Running your website like a media publication helps you:

  • Build relationships through content (without those awkward networking conversations)
  • Understand what makes a good story (hint: it rarely involves your product features)
  • Experiment with new ideas without risking your reputation
  • Get insight from audience analytics
  • Extract more value from existing media placements
  • Become better at media relations

Publishing good content consistently is about as easy as maintaining the perfect messy bun - it looks effortless but actually requires skill and practice.

4. FOCUS ON BEING BELIEVED, NOT JUST BEING SEEN

In an era where "fake news" is shouted more often than drink orders at a busy bar, being believed is a bigger challenge than being seen. Getting a million impressions means nothing if everyone thinks you're full of it.

How do you build that trust? Be meticulously accurate with facts and figures. Take time to understand nuances. Read everything you can about your industry - like, everything. Knowledge isn't just power - it's the foundation of trust. And in 2025, trust is the currency that matters most.

5. TRADE MEDIA STILL HAS SERIOUS CLOUT

While mainstream national media may be experiencing a trust crisis, trade publications are like those solid friends who don't get involved in drama. They tend to be less polarizing and more focused on specific industries. Sure, their audience might be smaller than national outlets, but when you're targeting a specific audience, that's actually perfect. It's like the difference between shouting in a crowded stadium versus having a conversation at a dinner party - one reaches more people, but the other actually gets your message across.
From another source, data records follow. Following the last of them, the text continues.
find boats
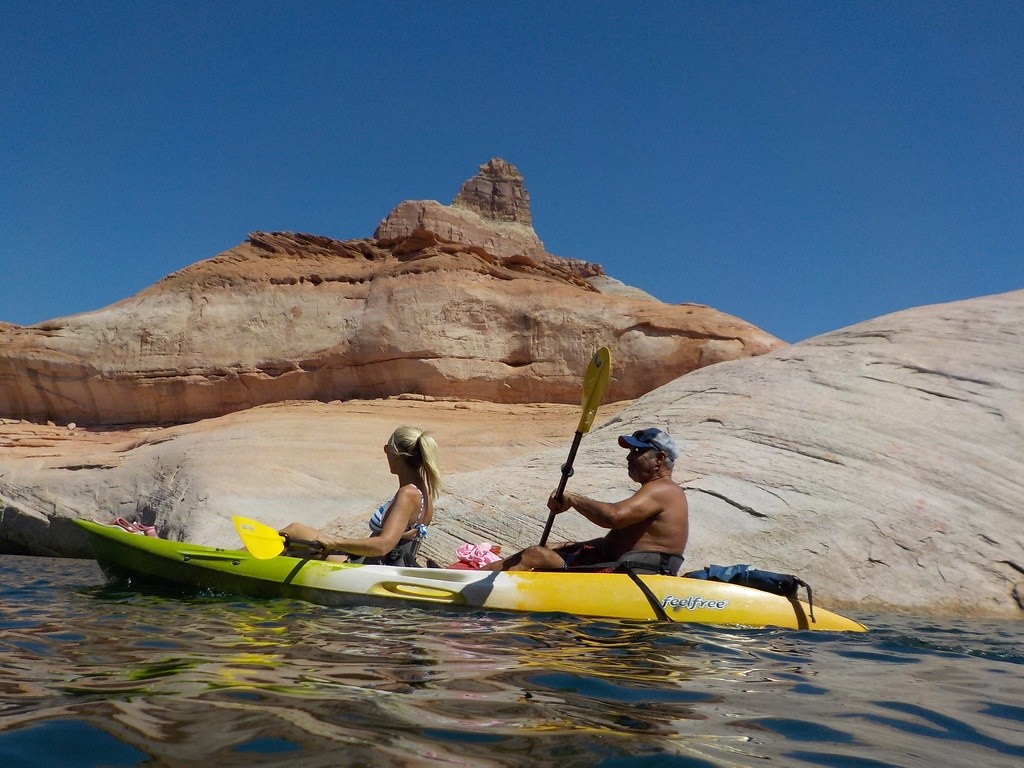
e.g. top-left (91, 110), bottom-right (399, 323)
top-left (44, 509), bottom-right (872, 636)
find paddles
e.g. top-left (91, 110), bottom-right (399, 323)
top-left (537, 343), bottom-right (614, 547)
top-left (230, 511), bottom-right (324, 563)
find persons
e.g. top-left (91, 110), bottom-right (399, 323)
top-left (238, 425), bottom-right (443, 568)
top-left (476, 428), bottom-right (689, 576)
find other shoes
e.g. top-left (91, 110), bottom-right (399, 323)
top-left (133, 521), bottom-right (157, 537)
top-left (113, 516), bottom-right (143, 534)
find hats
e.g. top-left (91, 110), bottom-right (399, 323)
top-left (618, 428), bottom-right (679, 461)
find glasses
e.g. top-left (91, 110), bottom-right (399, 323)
top-left (384, 445), bottom-right (391, 454)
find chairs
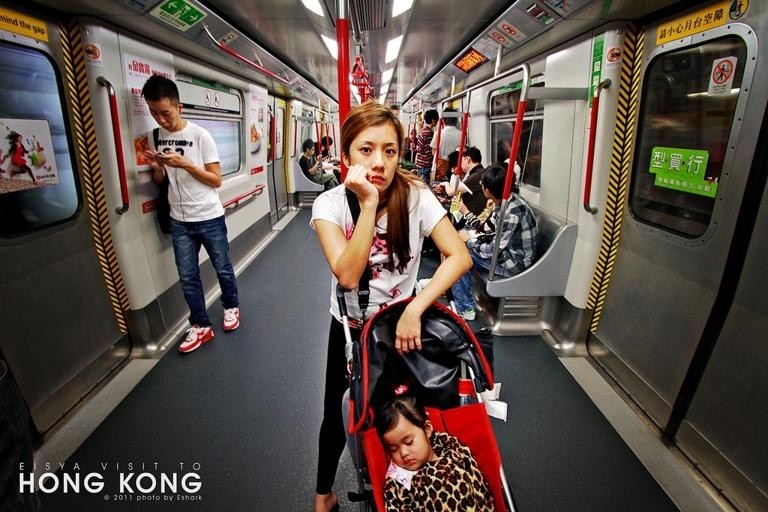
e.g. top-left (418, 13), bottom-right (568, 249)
top-left (295, 162), bottom-right (325, 208)
top-left (468, 198), bottom-right (578, 336)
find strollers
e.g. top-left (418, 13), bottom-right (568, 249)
top-left (336, 279), bottom-right (519, 512)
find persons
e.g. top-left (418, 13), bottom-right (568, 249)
top-left (415, 109), bottom-right (439, 184)
top-left (404, 129), bottom-right (418, 163)
top-left (140, 73), bottom-right (241, 353)
top-left (309, 99), bottom-right (474, 512)
top-left (431, 147), bottom-right (539, 322)
top-left (0, 131), bottom-right (39, 185)
top-left (430, 105), bottom-right (466, 181)
top-left (299, 136), bottom-right (341, 190)
top-left (375, 394), bottom-right (495, 512)
top-left (498, 122), bottom-right (542, 182)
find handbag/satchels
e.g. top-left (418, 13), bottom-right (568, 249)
top-left (156, 182), bottom-right (173, 233)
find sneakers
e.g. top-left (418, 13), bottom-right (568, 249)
top-left (179, 323), bottom-right (215, 354)
top-left (222, 307), bottom-right (241, 331)
top-left (445, 300), bottom-right (475, 321)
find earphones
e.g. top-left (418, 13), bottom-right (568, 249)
top-left (179, 110), bottom-right (181, 114)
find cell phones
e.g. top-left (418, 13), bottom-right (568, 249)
top-left (157, 152), bottom-right (166, 155)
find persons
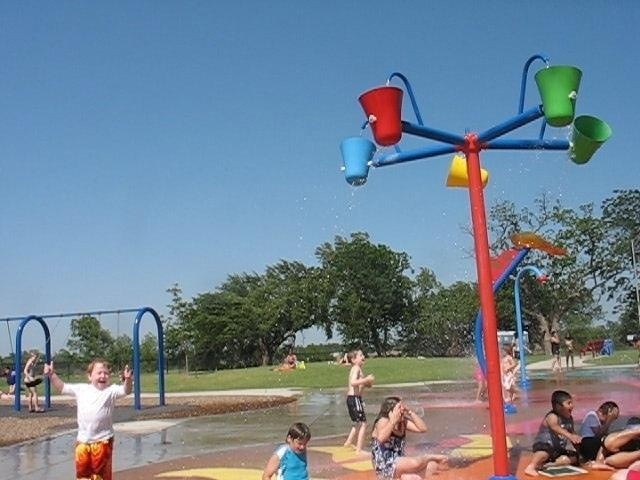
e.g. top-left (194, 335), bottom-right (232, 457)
top-left (512, 333), bottom-right (520, 358)
top-left (262, 423), bottom-right (311, 480)
top-left (371, 397), bottom-right (449, 480)
top-left (24, 350), bottom-right (45, 413)
top-left (474, 350), bottom-right (488, 402)
top-left (500, 343), bottom-right (520, 403)
top-left (524, 391), bottom-right (640, 477)
top-left (630, 336), bottom-right (640, 350)
top-left (286, 351), bottom-right (297, 368)
top-left (344, 348), bottom-right (375, 454)
top-left (0, 366), bottom-right (16, 401)
top-left (44, 357), bottom-right (132, 480)
top-left (550, 331), bottom-right (576, 373)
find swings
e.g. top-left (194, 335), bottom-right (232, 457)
top-left (94, 311), bottom-right (119, 385)
top-left (25, 314), bottom-right (79, 387)
top-left (0, 319), bottom-right (21, 384)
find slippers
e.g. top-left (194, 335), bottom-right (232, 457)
top-left (28, 409), bottom-right (45, 413)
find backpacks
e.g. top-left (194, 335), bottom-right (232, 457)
top-left (7, 375), bottom-right (15, 385)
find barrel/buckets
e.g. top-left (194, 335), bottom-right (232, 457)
top-left (534, 66), bottom-right (583, 127)
top-left (357, 84), bottom-right (404, 147)
top-left (445, 153), bottom-right (488, 190)
top-left (340, 136), bottom-right (377, 185)
top-left (569, 115), bottom-right (612, 164)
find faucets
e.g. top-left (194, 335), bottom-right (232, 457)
top-left (517, 53), bottom-right (548, 112)
top-left (387, 70), bottom-right (426, 127)
top-left (359, 120), bottom-right (403, 153)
THE CORE OF PR REMAINS UNCHANGED

The battle for brand doesn't happen in tactics; it happens in the minds of the audience. Tactics come and go faster than fashion trends, but the central principle remains: There's nothing you can say about yourself that has the same influence as someone else saying it about you.

That "As seen on TV" tagline gets to the heart of what makes PR powerful. If PR professionals keep this principle in mind, we can adapt to whatever changes come our way, even if traditional media continues losing its grip on public trust.

Now if you'll excuse me, I need to go refresh my inbox again. That reporter might have responded in the last 30 seconds.